■ **Short problem**
In the text on licensing sexual entertainment venues below, how soon before Schedule 2 takes effect must a local authority publish notice of its resolution?

45BLicensing of sexual entertainment venues
(1)
A local authority may resolve that Schedule 2 (as modified for the purposes of this section) is to have effect in their area in relation to sexual entertainment venues.
(2)
If a local authority passes a resolution under subsection (1), Schedule 2 (as so modified) has effect in their area from the day specified in the resolution.
(3)
The day mentioned in subsection (2) must not be before the expiry of the period of one year beginning with the day on which the resolution is passed.
(4)
A local authority must, not later than 28 days before the day mentioned in subsection (2), publish notice that they have passed a resolution under this section.
(5)
The notice must—
(a)
state the general effect of Schedule 2 (as modified for the purposes of this section), and
(b)
be published electronically or in a newspaper circulating in the local authority's area.
(6)
For the purposes of this section, paragraphs 1 and 3 to 25 of Schedule 2 apply with the following modifications—
(a)
references to a sex shop are to be read as references to a sexual entertainment venue,
(b)
references to the use by a person of premises, vehicles, vessels or stalls as a sexual entertainment venue are to be read as references to their use by the organiser,
(c)
in paragraph 1—
(i)
in sub-paragraph (b)—
(A)
the word “or” immediately following paragraph (i) is omitted,
(B)
paragraph (ii) is omitted, and
(ii)
sub-paragraph (c) is omitted,
(d)
in paragraph 7—
(i)
in sub-paragraph (2), at the beginning insert “
Subject to sub-paragraph (3A),
”
, and
(ii)
“(3A)
If a local authority consider it appropriate to do so in relation to an application, the local authority may dispense with the requirement to publish an advertisement under sub-paragraph (2) and may instead publish notice of the application electronically.
(3B)
Publication under sub-paragraph (3A) must be not later than 7 days after the date of the application.
(3C)
The applicant must also, not later than 7 days after the date of the application—
(a)
send a copy of the application to each person or body listed in the local authority's determination under sub-paragraph (3D), and
(b)
submit to the local authority a certificate stating that the applicant has complied with this sub-paragraph.
(3D)
For the purposes of sub-paragraph (3C), a local authority must—
(a)

■ **Provided information**
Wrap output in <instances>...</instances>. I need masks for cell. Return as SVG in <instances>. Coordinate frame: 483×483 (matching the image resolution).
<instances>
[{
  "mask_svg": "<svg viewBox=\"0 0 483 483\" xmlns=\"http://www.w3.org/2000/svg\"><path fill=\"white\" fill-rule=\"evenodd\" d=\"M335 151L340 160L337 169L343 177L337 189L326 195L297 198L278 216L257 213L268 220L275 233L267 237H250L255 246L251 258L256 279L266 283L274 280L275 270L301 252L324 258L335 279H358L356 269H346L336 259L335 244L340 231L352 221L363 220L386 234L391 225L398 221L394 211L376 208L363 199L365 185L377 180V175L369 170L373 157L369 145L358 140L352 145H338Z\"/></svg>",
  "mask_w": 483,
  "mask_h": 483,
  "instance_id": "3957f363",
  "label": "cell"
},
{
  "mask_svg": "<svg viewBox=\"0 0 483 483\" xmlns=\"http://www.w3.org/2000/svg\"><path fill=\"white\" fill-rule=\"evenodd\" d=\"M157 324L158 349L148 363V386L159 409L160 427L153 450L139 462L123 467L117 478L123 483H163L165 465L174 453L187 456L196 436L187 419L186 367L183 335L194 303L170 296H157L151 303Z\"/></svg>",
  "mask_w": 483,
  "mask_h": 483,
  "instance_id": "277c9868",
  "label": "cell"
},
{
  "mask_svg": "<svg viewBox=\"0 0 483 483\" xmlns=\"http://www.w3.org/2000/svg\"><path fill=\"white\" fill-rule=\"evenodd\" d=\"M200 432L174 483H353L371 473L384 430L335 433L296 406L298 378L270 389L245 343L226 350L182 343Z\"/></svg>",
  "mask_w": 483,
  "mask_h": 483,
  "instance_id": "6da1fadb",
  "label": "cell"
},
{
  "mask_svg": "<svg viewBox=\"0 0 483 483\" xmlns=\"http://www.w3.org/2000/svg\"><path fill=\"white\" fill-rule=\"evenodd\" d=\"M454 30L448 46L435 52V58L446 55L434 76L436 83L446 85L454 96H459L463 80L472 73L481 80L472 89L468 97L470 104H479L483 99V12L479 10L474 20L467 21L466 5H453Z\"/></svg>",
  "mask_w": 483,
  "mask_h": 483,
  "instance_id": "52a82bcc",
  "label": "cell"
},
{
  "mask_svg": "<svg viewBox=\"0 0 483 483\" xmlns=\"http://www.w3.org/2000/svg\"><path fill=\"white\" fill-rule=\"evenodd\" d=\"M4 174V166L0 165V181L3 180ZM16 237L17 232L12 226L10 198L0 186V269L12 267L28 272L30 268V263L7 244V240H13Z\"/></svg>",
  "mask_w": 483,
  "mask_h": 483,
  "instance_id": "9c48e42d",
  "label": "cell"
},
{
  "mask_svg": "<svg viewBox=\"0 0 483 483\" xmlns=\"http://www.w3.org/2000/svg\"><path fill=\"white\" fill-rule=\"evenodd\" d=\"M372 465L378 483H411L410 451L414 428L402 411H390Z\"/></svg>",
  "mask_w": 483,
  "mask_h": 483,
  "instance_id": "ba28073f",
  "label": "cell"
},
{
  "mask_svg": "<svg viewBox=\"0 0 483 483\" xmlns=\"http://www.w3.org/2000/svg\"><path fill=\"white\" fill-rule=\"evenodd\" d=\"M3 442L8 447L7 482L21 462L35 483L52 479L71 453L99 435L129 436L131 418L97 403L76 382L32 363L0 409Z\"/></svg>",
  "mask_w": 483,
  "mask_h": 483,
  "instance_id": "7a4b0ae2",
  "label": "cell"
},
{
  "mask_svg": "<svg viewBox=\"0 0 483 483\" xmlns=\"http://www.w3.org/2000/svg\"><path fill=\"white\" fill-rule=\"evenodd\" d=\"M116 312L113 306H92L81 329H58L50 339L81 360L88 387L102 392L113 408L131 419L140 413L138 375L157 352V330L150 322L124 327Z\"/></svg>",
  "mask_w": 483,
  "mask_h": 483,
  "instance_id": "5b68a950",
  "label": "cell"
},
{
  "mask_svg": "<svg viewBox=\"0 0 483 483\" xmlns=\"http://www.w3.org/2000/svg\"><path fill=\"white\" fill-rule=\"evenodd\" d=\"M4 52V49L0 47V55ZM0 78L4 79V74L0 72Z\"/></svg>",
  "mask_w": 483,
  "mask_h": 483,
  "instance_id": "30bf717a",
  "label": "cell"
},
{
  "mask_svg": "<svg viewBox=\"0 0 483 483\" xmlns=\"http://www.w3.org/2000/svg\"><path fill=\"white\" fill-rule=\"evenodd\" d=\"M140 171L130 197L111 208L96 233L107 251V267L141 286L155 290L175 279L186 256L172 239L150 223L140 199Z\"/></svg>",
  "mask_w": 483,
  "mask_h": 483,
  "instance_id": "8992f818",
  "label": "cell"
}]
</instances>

* * *

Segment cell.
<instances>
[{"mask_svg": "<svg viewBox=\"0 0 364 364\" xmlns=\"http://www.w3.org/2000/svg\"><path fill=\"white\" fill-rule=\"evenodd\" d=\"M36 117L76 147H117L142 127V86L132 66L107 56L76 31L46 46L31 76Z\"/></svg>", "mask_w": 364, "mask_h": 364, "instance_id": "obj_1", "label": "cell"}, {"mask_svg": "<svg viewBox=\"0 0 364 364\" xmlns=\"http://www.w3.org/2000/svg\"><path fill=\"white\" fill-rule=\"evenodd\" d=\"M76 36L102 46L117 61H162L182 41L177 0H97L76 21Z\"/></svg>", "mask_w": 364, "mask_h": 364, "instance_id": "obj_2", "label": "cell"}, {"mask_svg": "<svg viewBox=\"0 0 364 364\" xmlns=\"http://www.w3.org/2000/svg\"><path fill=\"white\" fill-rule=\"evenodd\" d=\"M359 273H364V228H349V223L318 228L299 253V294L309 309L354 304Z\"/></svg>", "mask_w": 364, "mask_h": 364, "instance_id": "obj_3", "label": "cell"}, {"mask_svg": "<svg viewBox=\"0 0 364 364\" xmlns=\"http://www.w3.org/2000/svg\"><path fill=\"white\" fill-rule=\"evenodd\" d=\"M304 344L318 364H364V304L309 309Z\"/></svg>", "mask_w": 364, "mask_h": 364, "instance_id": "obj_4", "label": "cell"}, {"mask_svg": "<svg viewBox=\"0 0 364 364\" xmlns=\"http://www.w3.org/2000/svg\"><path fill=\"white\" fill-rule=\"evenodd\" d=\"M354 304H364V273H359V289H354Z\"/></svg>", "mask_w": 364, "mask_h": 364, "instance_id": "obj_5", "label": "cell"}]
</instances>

■ **Response to this exercise**
No later than 28 days before that day.